* PROVIDED DATA *

^^^^

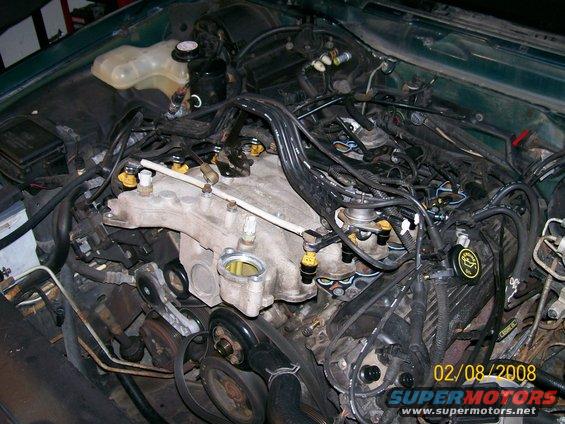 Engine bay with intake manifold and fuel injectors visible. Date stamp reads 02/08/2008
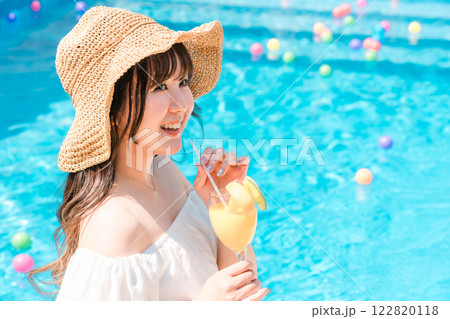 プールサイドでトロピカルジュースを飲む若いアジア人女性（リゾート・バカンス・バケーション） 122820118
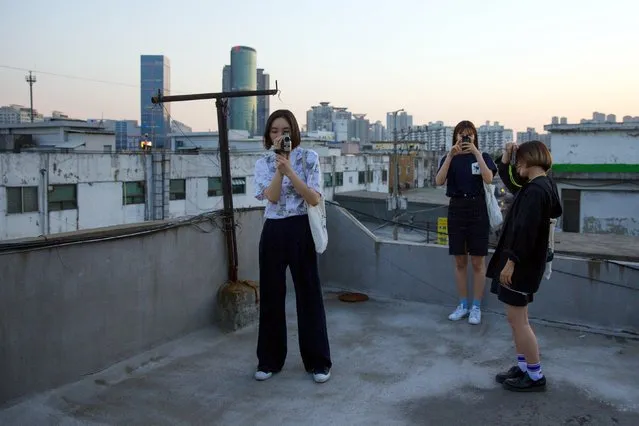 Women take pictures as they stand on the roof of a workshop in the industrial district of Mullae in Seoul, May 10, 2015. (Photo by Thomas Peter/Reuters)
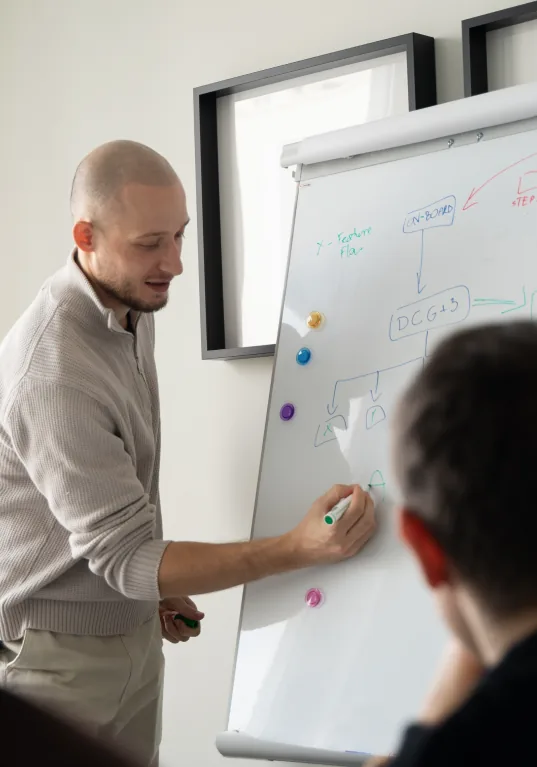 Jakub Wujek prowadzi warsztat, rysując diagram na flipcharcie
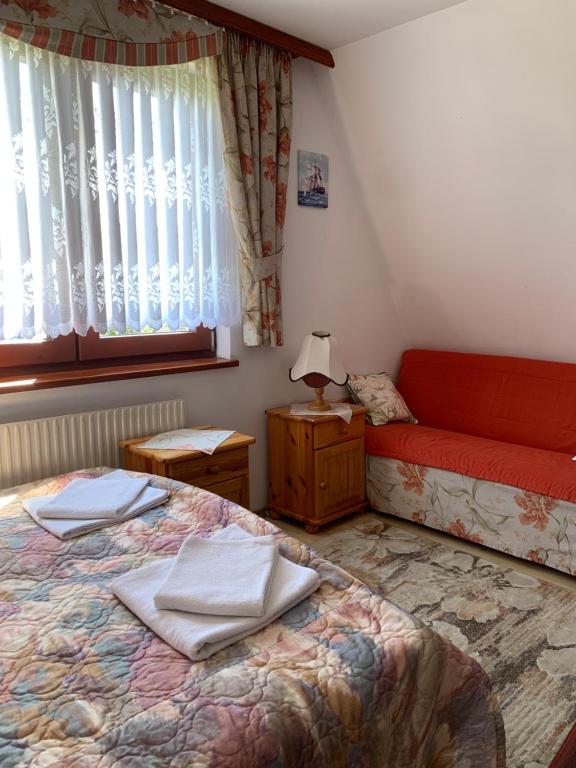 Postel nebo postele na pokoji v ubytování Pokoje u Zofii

^^^^

* WHAT YOU NEED TO DO *
Please quote every line of the data above word for word, leaving the pictures out.

* COMPLETED TASK *
 Engine bay with intake manifold and fuel injectors visible. Date stamp reads 02/08/2008
 プールサイドでトロピカルジュースを飲む若いアジア人女性（リゾート・バカンス・バケーション） 122820118
 Women take pictures as they stand on the roof of a workshop in the industrial district of Mullae in Seoul, May 10, 2015. (Photo by Thomas Peter/Reuters)
 Jakub Wujek prowadzi warsztat, rysując diagram na flipcharcie
 Postel nebo postele na pokoji v ubytování Pokoje u Zofii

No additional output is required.